Nigeria
Faced with mounting debt servicing obligations, the federal government is planning to push for debt restructuring, Vanguard Media Limited reported. The Minister of Finance, Budget and National Planning, Mrs. Zainab Ahmed, who gave the indication while featuring on a Nigerian Television Authority, NTA, programme, yesterday, said the current debt servicing obligations were taking too much of the nation’s resources, especially at a time of low revenue generation.
Nigeria has passed a law that will create a new resolution fund to support failing or distressed lenders and will get commercial banks to help pay for it, Reuters reported. The Banks and Other Financial Institutions Act 2020 was signed by President Muhammadu Buhari on Friday, and is in response to developments in the financial sector over the past 20 years. Under the new law, the central bank will invest 10 billion naira ($26.3 million) while the Nigerian deposit insurer NDIC will contribute 4 billion naira.
Nigerian President Muhammadu Buhari has signed a law to create a credit tribunal that will improve loan recovery and strengthen the regulatory framework for managing failing or distressed lenders, the presidency said on Friday, Reuters reported. The aim of the Banks and Other Financial Institutions Act 2020 is to update existing laws and it comes in response to developments in the financial sector over the past 20 years, spokesman Garba Shehu said.
A World Bank-backed power plant that provides a tenth of Nigeria’s electricity is at risk of a default on its loan payments because of a severe dollar shortage in the continent’s biggest economy, according to three people briefed on the matter, the Financial Times reported. The $900m Azura-Edo Independent Power Plant in Edo state has been unable to source dollars through the Central Bank of Nigeria, which has restricted access to the greenback in an effort to support the local naira currency, according to an industry executive and a financier briefed on the matter.
Aiteo Eastern Exploration and Production is in debt restructuring talks with its lenders, group managing director Victor Okoronkwo tells The Africa Report. All parameters of the company’s debt are under consideration as part of the talks, which began shortly before the COVID-19 pandemic, Okoronkwo said, The Africa Report reported.

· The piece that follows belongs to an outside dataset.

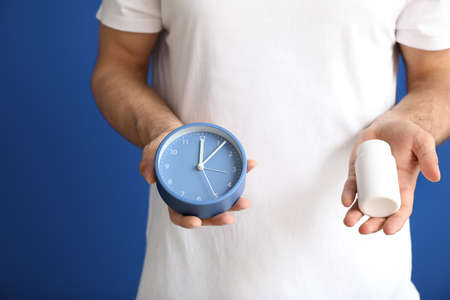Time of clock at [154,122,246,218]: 12:06
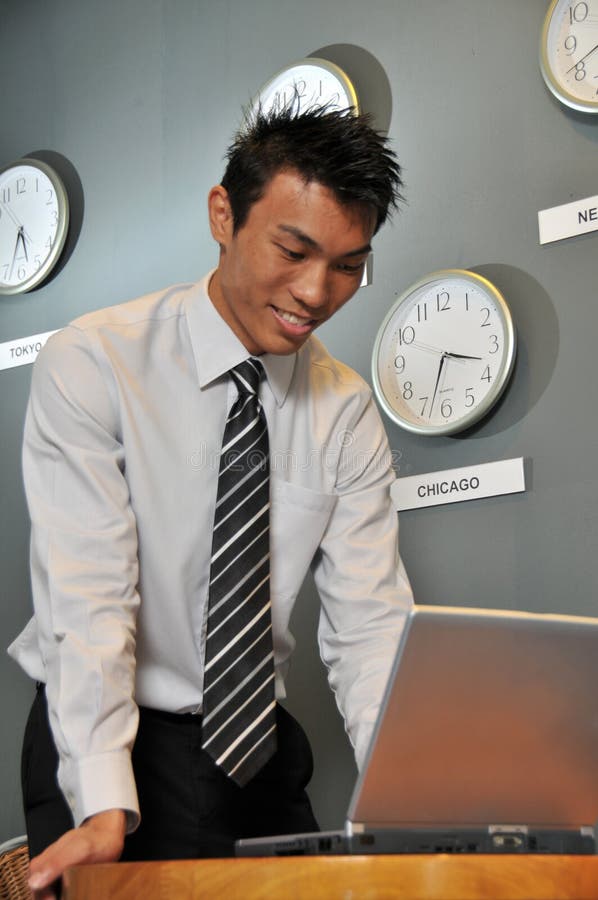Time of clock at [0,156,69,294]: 5:33
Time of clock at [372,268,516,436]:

Nigerian banks are restructuring 41% of loans in the country after the central bank placed a moratorium on interest charges and principal debt repayments to cushion the blow of lower oil prices and fallout from the coronavirus, Bloomberg News reported. Loans worth 7.8 trillion naira ($20 billion) to 35,640 customers are being reorganized out of 18.9 trillion naira in credit across the industry, Central Bank of Nigeria Governor Godwin Emefiele said on Monday. Twenty-two of the nation’s lenders are involved in the transactions, he said.